[Scene-based reasoning records]
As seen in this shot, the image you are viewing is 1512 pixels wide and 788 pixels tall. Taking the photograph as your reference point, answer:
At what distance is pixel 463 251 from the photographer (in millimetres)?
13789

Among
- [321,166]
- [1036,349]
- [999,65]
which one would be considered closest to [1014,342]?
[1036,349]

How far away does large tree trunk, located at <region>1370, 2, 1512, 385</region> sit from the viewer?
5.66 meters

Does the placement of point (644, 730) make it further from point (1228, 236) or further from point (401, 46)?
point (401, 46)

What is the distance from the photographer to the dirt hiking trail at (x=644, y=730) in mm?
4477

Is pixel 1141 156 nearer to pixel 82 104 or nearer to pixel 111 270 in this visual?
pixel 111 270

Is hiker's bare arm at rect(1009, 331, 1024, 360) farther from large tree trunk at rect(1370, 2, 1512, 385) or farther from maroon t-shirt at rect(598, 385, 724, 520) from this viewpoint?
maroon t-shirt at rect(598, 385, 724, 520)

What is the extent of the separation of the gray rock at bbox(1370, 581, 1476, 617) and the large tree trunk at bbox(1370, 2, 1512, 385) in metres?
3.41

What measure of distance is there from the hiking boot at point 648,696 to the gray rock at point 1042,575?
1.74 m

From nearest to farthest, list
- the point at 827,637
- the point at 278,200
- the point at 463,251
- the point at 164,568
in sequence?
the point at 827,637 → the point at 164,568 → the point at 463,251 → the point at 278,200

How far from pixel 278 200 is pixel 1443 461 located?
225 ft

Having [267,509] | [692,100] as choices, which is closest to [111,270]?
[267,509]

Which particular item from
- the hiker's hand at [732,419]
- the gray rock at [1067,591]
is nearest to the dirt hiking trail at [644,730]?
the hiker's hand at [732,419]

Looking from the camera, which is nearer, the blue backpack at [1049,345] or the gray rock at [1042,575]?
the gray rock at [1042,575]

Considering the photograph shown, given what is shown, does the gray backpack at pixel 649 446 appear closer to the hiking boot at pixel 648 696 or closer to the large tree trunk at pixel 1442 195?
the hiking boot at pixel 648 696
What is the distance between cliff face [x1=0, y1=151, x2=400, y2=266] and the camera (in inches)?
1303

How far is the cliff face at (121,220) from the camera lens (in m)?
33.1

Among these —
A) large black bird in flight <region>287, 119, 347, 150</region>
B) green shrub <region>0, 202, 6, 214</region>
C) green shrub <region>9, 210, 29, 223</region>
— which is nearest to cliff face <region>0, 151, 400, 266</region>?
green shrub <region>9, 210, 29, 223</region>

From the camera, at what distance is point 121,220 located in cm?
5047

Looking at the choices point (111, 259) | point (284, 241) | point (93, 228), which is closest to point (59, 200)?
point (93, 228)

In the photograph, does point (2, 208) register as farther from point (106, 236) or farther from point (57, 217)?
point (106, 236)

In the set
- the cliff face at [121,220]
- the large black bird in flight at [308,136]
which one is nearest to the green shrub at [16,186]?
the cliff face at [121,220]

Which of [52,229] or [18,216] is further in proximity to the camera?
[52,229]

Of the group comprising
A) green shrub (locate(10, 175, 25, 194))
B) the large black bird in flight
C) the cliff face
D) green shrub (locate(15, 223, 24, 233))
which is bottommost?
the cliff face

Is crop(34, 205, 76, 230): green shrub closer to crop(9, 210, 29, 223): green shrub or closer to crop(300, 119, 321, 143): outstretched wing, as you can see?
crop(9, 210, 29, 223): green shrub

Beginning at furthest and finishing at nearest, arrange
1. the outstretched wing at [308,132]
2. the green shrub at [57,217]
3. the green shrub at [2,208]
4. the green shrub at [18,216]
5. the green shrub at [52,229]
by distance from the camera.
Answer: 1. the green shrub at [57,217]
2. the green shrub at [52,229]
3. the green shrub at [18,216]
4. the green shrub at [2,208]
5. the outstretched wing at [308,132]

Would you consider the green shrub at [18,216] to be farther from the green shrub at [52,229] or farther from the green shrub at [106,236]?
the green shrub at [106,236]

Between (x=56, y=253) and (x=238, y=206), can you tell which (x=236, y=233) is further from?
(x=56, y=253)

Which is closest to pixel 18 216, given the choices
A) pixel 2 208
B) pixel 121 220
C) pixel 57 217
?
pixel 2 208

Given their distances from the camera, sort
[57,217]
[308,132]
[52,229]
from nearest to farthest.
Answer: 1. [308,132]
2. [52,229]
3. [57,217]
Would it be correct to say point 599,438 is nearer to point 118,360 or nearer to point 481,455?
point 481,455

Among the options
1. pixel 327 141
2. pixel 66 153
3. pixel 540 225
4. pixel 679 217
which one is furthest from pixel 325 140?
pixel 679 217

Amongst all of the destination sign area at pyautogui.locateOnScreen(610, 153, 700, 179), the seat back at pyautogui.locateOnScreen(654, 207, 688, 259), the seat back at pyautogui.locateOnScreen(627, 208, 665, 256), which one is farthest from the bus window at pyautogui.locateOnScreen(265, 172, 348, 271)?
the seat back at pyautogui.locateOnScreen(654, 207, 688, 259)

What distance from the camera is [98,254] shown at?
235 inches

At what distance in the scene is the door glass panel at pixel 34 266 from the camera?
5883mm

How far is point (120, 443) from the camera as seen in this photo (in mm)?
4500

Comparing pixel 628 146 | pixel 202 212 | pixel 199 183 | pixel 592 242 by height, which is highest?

▶ TASK:
Copy out every line above without changing anything.

▶ EXERCISE RESULT:
As seen in this shot, the image you are viewing is 1512 pixels wide and 788 pixels tall. Taking the photograph as your reference point, answer:
At what distance is pixel 463 251 from the photographer (in millimetres)?
13789

Among
- [321,166]
- [1036,349]
- [999,65]
which one would be considered closest to [1014,342]?
[1036,349]

How far away does large tree trunk, located at <region>1370, 2, 1512, 385</region> sit from the viewer?
5.66 meters

Does the placement of point (644, 730) make it further from point (1228, 236) or further from point (401, 46)?
point (401, 46)

What is the distance from the photographer to the dirt hiking trail at (x=644, y=730) in mm?
4477

Is pixel 1141 156 nearer to pixel 82 104 or nearer to pixel 111 270 in this visual?
pixel 111 270

Is hiker's bare arm at rect(1009, 331, 1024, 360) farther from large tree trunk at rect(1370, 2, 1512, 385) or farther from maroon t-shirt at rect(598, 385, 724, 520) from this viewpoint?
maroon t-shirt at rect(598, 385, 724, 520)

What is the extent of the separation of the gray rock at bbox(1370, 581, 1476, 617) and the large tree trunk at bbox(1370, 2, 1512, 385) in metres?
3.41

What measure of distance is there from the hiking boot at point 648,696 to the gray rock at point 1042,575?
1.74 m

From nearest to farthest, list
- the point at 827,637
- the point at 278,200
- the point at 463,251
- the point at 164,568
in sequence?
the point at 827,637 → the point at 164,568 → the point at 463,251 → the point at 278,200

How far from pixel 278 200 is pixel 1443 461 located?
225 ft

Having [267,509] | [692,100] as choices, which is closest to [111,270]?
[267,509]

Which particular item from
- the hiker's hand at [732,419]
- the gray rock at [1067,591]
is nearest to the dirt hiking trail at [644,730]?
the hiker's hand at [732,419]

Looking from the camera, which is nearer, the blue backpack at [1049,345] or the gray rock at [1042,575]?
the gray rock at [1042,575]

Considering the photograph shown, given what is shown, does the gray backpack at pixel 649 446 appear closer to the hiking boot at pixel 648 696 or closer to the large tree trunk at pixel 1442 195?
the hiking boot at pixel 648 696
What is the distance between cliff face [x1=0, y1=151, x2=400, y2=266] and the camera (in inches)?
1303

How far is the cliff face at (121,220) from the camera lens (in m)?
33.1

Among these —
A) large black bird in flight <region>287, 119, 347, 150</region>
B) green shrub <region>0, 202, 6, 214</region>
C) green shrub <region>9, 210, 29, 223</region>
— which is nearest to cliff face <region>0, 151, 400, 266</region>?
green shrub <region>9, 210, 29, 223</region>

From the camera, at what distance is point 121,220 located in cm?
5047

Looking at the choices point (111, 259) | point (284, 241) | point (93, 228), which is closest to point (59, 200)?
point (93, 228)

In the photograph, does point (2, 208) register as farther from point (106, 236) or farther from point (57, 217)?
point (106, 236)

In the set
- the cliff face at [121,220]
- the large black bird in flight at [308,136]
which one is nearest to the green shrub at [16,186]?
the cliff face at [121,220]

Which of [52,229] or [18,216] is further in proximity to the camera?
[52,229]

Of the group comprising
A) green shrub (locate(10, 175, 25, 194))
B) the large black bird in flight
C) the cliff face
D) green shrub (locate(15, 223, 24, 233))
which is bottommost?
the cliff face

Is crop(34, 205, 76, 230): green shrub closer to crop(9, 210, 29, 223): green shrub or closer to crop(300, 119, 321, 143): outstretched wing, as you can see?
crop(9, 210, 29, 223): green shrub

Beginning at furthest and finishing at nearest, arrange
1. the outstretched wing at [308,132]
2. the green shrub at [57,217]
3. the green shrub at [2,208]
4. the green shrub at [18,216]
5. the green shrub at [52,229]
by distance from the camera.
Answer: 1. the green shrub at [57,217]
2. the green shrub at [52,229]
3. the green shrub at [18,216]
4. the green shrub at [2,208]
5. the outstretched wing at [308,132]

Would you consider the green shrub at [18,216] to be farther from the green shrub at [52,229] or farther from the green shrub at [106,236]?
the green shrub at [106,236]

Between (x=56, y=253) and (x=238, y=206), can you tell which (x=236, y=233) is further from?
(x=56, y=253)

Which is closest to pixel 18 216, given the choices
A) pixel 2 208
B) pixel 121 220
C) pixel 57 217
?
pixel 2 208

Given their distances from the camera, sort
[57,217]
[308,132]
[52,229]
from nearest to farthest.
Answer: 1. [308,132]
2. [52,229]
3. [57,217]
Would it be correct to say point 599,438 is nearer to point 118,360 or nearer to point 481,455?
point 481,455

Among the options
1. pixel 327 141
2. pixel 66 153
3. pixel 540 225
4. pixel 679 217
which one is furthest from pixel 325 140?
pixel 679 217

Amongst all of the destination sign area at pyautogui.locateOnScreen(610, 153, 700, 179), the seat back at pyautogui.locateOnScreen(654, 207, 688, 259), the seat back at pyautogui.locateOnScreen(627, 208, 665, 256), which one is farthest from the bus window at pyautogui.locateOnScreen(265, 172, 348, 271)?
the seat back at pyautogui.locateOnScreen(654, 207, 688, 259)

What distance from the camera is [98,254] shown at?
235 inches

At what distance in the scene is the door glass panel at pixel 34 266 from the camera?
5883mm

How far is point (120, 443) from the camera as seen in this photo (in mm)?
4500

Comparing pixel 628 146 | pixel 202 212 | pixel 199 183 | pixel 592 242 by height, which is highest?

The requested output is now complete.